А мать слушала и кивала головой.
— А это тебе, мама, — спохватился Магдилав и вынул из старых хурджинов сугуру — на платье.
— Ой, спасибо, сынок, — запричитала старая Муслимат. — Давно я не носила новое платье, кажется лет десять. И какая крепкая сугура, на всю жизнь хватит мне.
— Все это на платье не пойдет, — важно вмешался Магди, — оставишь и на шаровары для меня.
— На дороге я встретил Исилава с сыном, — продолжал Магдилав.
— Какого Исилава? — снова нахмурился отец.
— Того, из Турутли. Какой добрый человек! В гости меня пригласил. Говорит, и седло для коня найдется…
— Без его седла обойдемся, — прервал Магди, — Проклятый враг, не произноси при мне его имени. Он моего брата убил и еще смеет показываться в наших местах...
— Отец, ведь прощеный кровник становится братом, — пытался Магдилав оправдать Исилава.
— Братом становятся, сынок, те, кого родила одна мать, а меня, как тебе известно, родила гондохская женщина, а не полураиятка из Турутли...
...Младший брат Магди Султан не походил на брата — стройный, высокий, веселый. Целые дни он проводил с друзьями, ставил капканы для фазанов, ловил рыбу на речке, по вечерам пропадал по чужим гумнам на играх.

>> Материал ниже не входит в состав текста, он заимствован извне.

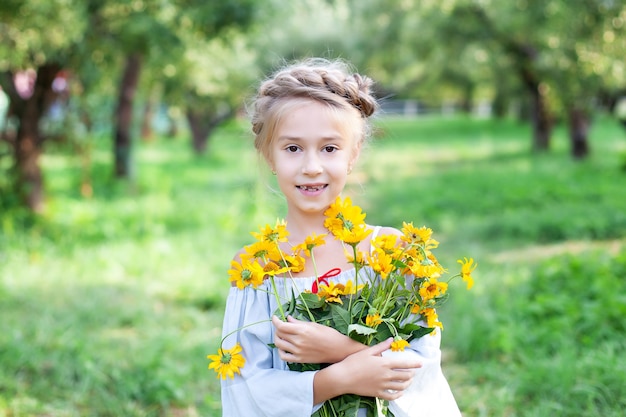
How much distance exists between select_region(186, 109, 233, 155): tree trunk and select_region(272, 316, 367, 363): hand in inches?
631

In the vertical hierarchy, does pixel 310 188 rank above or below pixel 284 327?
above

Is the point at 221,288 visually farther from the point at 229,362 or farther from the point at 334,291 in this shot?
the point at 334,291

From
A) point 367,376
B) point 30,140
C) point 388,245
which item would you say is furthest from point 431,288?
point 30,140

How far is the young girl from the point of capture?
6.00ft

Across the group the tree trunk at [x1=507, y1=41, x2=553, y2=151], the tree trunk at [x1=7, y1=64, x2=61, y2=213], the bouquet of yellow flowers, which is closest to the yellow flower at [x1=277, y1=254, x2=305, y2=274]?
the bouquet of yellow flowers

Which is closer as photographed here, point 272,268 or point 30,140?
point 272,268

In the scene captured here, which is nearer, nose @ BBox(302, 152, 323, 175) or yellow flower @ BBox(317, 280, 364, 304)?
yellow flower @ BBox(317, 280, 364, 304)

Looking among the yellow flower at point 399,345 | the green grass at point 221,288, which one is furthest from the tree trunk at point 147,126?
Answer: the yellow flower at point 399,345

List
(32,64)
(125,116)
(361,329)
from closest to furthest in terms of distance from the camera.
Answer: (361,329)
(32,64)
(125,116)

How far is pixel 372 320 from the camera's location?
180 centimetres

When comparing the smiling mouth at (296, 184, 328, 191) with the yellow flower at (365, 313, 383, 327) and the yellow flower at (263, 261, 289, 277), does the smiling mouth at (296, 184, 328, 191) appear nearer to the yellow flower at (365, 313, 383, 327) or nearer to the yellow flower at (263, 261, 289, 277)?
the yellow flower at (263, 261, 289, 277)

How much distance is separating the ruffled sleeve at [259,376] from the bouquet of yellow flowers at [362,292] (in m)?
0.05

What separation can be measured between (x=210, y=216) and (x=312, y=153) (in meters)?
6.70

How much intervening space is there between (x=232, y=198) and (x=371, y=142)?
782 cm
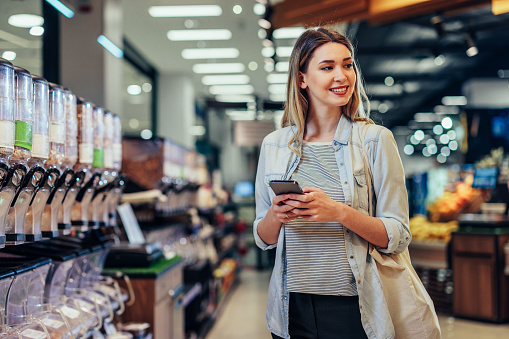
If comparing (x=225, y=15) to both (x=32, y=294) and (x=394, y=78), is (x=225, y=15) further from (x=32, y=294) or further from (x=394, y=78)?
(x=394, y=78)

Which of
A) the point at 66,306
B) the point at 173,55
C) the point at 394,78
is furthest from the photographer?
the point at 394,78

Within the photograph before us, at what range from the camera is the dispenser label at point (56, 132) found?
7.28 feet

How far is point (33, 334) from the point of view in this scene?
72.1 inches

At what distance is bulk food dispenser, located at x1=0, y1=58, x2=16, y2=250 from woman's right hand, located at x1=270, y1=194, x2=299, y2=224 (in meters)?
0.94

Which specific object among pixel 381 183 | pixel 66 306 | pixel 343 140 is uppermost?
pixel 343 140

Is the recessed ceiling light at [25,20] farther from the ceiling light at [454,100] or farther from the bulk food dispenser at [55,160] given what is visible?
the ceiling light at [454,100]

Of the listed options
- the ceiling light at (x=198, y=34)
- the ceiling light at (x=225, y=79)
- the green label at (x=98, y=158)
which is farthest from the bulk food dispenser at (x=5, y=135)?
the ceiling light at (x=225, y=79)

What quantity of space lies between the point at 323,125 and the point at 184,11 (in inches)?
214

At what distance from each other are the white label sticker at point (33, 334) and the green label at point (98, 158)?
103 cm

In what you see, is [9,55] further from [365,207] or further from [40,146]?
[365,207]

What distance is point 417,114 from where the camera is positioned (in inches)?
783

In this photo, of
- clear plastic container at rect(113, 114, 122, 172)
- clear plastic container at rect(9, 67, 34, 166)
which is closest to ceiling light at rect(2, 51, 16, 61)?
clear plastic container at rect(113, 114, 122, 172)

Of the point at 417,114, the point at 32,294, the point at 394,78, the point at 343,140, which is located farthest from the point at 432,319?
the point at 417,114

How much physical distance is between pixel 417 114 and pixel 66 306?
756 inches
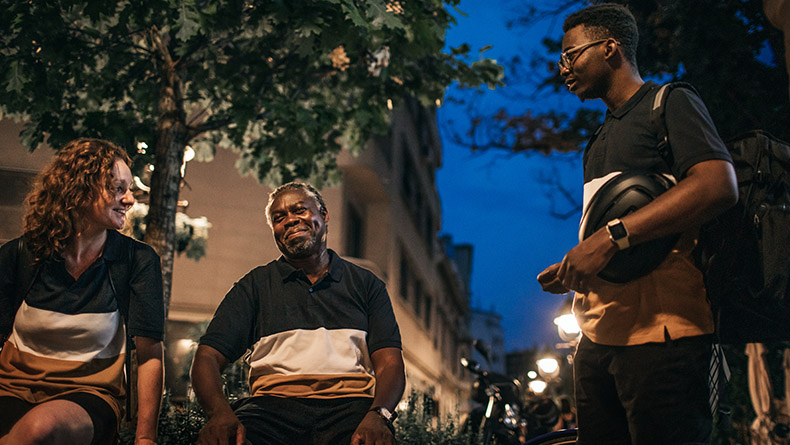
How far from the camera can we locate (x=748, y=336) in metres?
2.40

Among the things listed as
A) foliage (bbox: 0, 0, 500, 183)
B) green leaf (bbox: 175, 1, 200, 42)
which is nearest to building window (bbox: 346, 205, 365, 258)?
foliage (bbox: 0, 0, 500, 183)

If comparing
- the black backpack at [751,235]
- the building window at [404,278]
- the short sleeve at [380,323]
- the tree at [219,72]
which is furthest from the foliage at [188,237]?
the building window at [404,278]

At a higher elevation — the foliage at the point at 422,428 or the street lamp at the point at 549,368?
the street lamp at the point at 549,368

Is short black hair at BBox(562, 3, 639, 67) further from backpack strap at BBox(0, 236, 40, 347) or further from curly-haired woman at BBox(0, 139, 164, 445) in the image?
backpack strap at BBox(0, 236, 40, 347)

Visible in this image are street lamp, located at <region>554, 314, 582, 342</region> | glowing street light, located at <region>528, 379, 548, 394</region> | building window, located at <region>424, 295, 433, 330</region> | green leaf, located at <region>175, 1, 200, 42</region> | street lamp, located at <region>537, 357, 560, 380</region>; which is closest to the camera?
green leaf, located at <region>175, 1, 200, 42</region>

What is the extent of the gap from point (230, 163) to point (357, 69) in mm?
11511

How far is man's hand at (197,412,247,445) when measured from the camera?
2963 millimetres

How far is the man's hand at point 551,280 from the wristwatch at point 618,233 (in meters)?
0.24

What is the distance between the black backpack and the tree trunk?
17.4ft

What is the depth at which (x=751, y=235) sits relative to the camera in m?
2.13

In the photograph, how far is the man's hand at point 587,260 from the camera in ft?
6.95

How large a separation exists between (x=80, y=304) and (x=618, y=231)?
2.05 m

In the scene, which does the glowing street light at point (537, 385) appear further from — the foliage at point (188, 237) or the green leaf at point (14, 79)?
the green leaf at point (14, 79)

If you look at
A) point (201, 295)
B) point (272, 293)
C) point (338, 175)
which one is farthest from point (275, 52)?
point (201, 295)
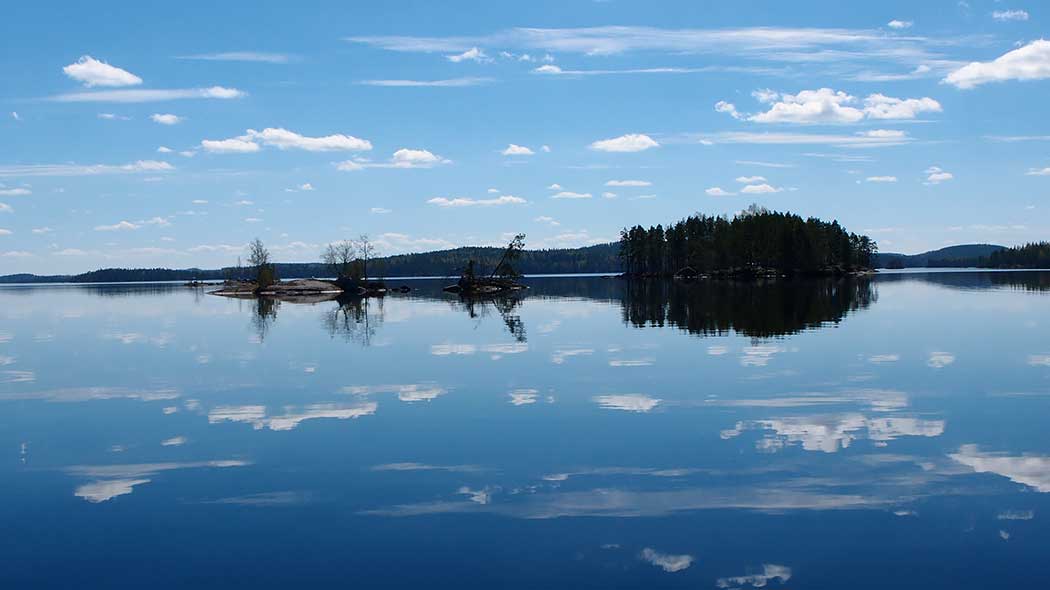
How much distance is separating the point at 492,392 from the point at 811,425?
11.3 meters

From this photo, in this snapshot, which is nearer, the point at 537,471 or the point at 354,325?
the point at 537,471

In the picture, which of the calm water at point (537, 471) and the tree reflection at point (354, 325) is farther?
the tree reflection at point (354, 325)

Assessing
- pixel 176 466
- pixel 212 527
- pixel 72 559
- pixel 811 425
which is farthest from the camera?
pixel 811 425

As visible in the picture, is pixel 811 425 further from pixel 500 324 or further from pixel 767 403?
pixel 500 324

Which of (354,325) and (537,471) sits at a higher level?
(354,325)

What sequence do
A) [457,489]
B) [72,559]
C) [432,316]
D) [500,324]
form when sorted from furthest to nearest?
[432,316]
[500,324]
[457,489]
[72,559]

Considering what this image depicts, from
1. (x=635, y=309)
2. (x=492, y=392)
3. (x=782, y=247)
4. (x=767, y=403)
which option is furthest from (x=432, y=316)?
(x=782, y=247)

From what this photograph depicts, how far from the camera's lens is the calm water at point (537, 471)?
489 inches

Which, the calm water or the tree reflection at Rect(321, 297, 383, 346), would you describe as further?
the tree reflection at Rect(321, 297, 383, 346)

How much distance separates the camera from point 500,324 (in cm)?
6450

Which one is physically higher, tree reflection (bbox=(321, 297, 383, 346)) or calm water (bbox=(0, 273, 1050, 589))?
tree reflection (bbox=(321, 297, 383, 346))

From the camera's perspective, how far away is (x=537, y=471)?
58.0 feet

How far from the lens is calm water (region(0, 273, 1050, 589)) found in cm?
1243

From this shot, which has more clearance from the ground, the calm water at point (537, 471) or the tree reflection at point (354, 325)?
the tree reflection at point (354, 325)
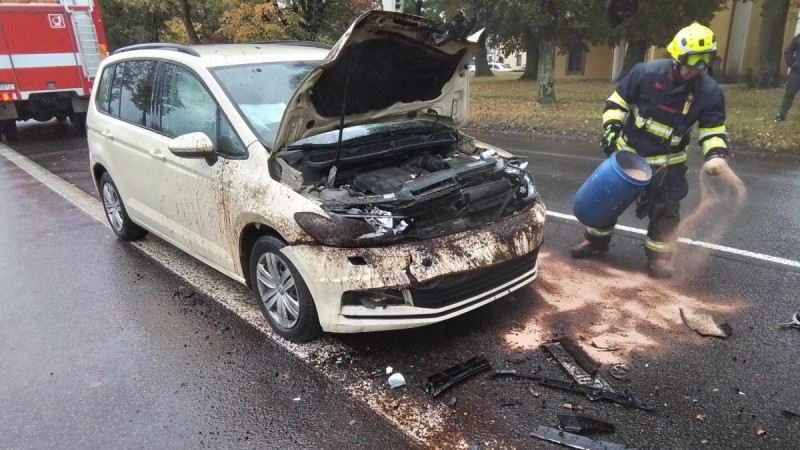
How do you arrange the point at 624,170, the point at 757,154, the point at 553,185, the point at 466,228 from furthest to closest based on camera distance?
the point at 757,154, the point at 553,185, the point at 624,170, the point at 466,228

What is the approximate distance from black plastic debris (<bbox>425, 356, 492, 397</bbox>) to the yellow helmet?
8.13 ft

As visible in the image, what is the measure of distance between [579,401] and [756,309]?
172 cm

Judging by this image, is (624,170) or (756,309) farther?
(624,170)

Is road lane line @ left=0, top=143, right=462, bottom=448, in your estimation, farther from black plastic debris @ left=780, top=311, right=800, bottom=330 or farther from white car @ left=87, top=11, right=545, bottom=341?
black plastic debris @ left=780, top=311, right=800, bottom=330

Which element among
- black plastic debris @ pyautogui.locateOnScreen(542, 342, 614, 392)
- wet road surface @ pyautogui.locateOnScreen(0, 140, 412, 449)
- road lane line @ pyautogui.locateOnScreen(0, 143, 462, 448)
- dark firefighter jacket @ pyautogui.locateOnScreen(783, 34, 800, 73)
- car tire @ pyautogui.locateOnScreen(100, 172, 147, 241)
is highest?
dark firefighter jacket @ pyautogui.locateOnScreen(783, 34, 800, 73)

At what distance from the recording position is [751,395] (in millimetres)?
2852

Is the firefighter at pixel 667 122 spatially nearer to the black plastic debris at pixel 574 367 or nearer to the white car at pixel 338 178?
the white car at pixel 338 178

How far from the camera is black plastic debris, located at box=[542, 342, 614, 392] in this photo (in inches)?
117

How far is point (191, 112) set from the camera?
13.1ft

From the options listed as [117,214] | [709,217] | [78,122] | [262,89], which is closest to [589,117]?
[709,217]

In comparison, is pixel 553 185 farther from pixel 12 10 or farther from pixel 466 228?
pixel 12 10

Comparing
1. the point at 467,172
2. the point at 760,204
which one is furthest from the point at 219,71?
the point at 760,204

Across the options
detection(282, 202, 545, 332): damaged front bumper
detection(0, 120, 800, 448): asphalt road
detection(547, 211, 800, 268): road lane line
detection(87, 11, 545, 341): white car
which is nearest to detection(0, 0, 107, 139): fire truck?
detection(0, 120, 800, 448): asphalt road

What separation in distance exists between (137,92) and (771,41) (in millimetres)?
17142
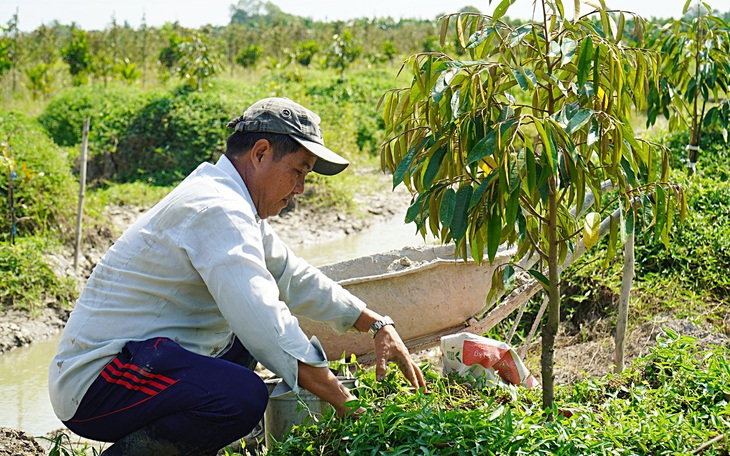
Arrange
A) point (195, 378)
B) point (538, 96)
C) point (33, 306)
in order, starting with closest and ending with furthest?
point (195, 378), point (538, 96), point (33, 306)

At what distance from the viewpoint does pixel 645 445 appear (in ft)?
7.66

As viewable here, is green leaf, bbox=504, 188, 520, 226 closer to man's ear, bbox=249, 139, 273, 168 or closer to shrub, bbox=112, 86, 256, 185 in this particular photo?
man's ear, bbox=249, 139, 273, 168

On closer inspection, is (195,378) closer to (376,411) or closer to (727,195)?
(376,411)

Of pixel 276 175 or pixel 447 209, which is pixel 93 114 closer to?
pixel 276 175

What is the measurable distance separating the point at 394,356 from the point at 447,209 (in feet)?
1.91

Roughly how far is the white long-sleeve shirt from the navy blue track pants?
58 mm

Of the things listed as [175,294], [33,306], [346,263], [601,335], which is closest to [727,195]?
[601,335]

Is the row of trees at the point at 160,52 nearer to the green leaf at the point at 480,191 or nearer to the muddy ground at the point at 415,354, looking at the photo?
the muddy ground at the point at 415,354

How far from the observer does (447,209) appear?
2318 millimetres

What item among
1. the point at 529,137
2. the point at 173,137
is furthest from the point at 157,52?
the point at 529,137

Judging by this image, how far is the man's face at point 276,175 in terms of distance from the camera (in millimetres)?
2473

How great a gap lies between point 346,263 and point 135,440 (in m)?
1.91

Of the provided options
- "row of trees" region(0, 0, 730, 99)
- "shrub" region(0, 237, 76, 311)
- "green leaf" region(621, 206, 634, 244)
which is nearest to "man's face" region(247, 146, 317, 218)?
"green leaf" region(621, 206, 634, 244)

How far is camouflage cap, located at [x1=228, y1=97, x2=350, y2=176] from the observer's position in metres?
2.43
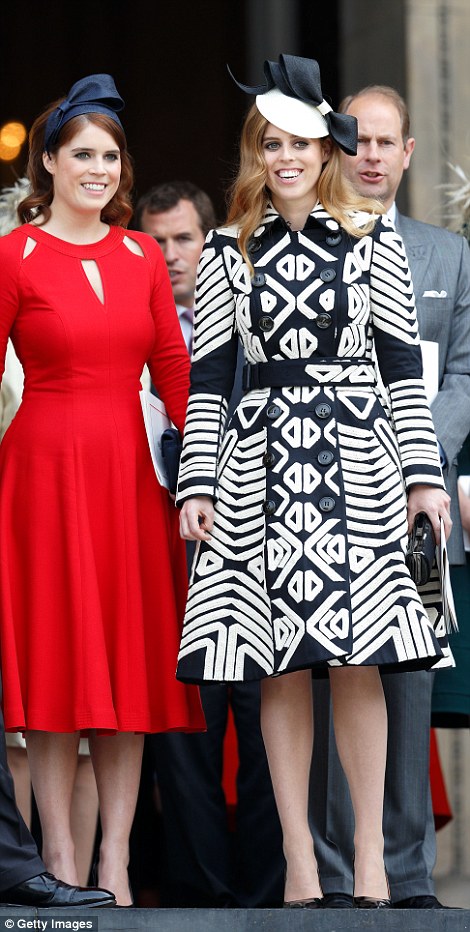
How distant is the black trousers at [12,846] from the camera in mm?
3969

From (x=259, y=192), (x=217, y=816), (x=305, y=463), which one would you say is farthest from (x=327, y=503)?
(x=217, y=816)

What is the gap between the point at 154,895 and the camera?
632cm

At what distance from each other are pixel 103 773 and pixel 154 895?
199 cm

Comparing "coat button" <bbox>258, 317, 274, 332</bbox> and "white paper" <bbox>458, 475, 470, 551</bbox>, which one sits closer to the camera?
"coat button" <bbox>258, 317, 274, 332</bbox>

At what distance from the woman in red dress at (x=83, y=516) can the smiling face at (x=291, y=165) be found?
0.51 metres

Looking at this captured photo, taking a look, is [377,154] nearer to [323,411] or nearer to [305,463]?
[323,411]

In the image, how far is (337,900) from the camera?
4418 mm

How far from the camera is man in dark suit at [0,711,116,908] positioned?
3.97 metres

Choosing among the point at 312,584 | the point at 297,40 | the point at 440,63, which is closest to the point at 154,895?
the point at 312,584

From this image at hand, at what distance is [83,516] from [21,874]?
96 centimetres

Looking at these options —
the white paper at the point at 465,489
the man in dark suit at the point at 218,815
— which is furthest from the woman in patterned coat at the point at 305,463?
the man in dark suit at the point at 218,815

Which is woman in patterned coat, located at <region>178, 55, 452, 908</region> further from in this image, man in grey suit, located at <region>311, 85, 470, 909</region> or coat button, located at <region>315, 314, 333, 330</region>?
man in grey suit, located at <region>311, 85, 470, 909</region>

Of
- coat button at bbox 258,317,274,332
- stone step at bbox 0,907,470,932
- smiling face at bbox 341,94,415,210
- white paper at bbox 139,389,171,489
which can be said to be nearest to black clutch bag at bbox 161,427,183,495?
white paper at bbox 139,389,171,489

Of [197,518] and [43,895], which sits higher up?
[197,518]
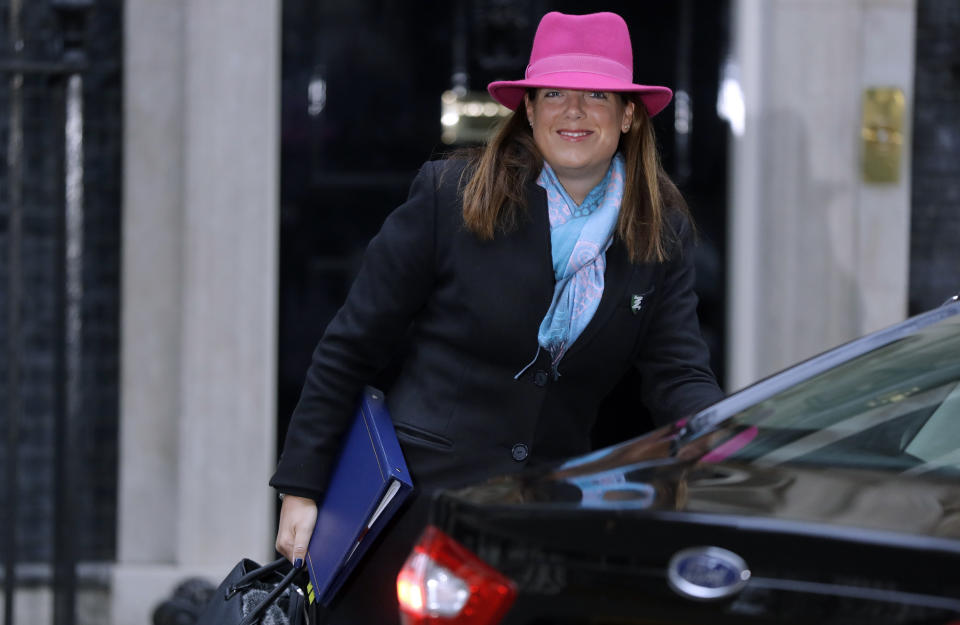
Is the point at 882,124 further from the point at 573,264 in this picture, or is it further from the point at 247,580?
the point at 247,580

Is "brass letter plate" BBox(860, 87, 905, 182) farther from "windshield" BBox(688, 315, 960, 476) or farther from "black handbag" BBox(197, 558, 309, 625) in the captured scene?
"black handbag" BBox(197, 558, 309, 625)

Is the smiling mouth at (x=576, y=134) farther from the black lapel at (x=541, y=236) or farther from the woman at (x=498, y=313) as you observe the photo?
the black lapel at (x=541, y=236)

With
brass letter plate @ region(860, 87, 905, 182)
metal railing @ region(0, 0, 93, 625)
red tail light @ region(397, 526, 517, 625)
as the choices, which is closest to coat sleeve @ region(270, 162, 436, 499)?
red tail light @ region(397, 526, 517, 625)

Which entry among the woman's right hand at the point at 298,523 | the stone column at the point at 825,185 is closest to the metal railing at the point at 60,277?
the stone column at the point at 825,185

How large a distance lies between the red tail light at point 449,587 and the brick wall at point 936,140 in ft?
13.7

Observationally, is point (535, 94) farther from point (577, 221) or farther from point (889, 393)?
point (889, 393)

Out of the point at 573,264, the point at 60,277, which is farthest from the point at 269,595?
the point at 60,277

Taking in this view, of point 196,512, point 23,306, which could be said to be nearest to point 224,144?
point 23,306

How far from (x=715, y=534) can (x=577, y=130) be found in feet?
4.33

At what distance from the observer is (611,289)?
2.78 meters

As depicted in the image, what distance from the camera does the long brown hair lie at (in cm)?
272

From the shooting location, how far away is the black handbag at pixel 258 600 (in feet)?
8.73

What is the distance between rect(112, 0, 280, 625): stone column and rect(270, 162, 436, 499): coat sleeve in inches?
106

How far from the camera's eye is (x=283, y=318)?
569cm
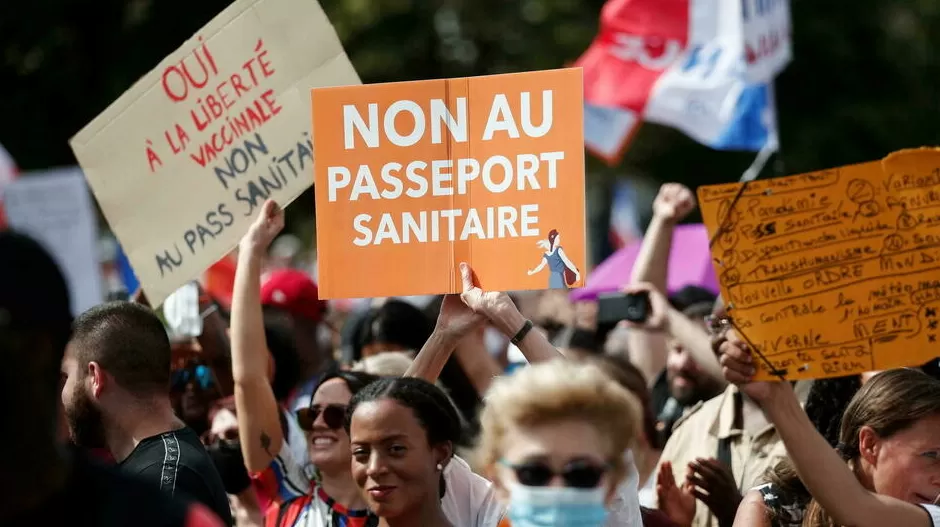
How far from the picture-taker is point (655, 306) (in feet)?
21.2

Придет певец или сказочник из соседнего аула Алилмахсуд, он уже сидит с ребятами где‑нибудь в уголке среди взрослых. «Что же ты брата не берешь с собой?» — спрашивали его аульские девушки и ребята. «Он на мельнице, кроме шума жерновов, ничего не любит», — смеялся Султан. А сам веселился и за себя, и за брата. Отец ругал, бывало, и бил его иногда за легкомыслие:. «Стрекочешь как стрекоза, а вот обзаведешься семьей, посмотрю я на тебя, как будешь жить!»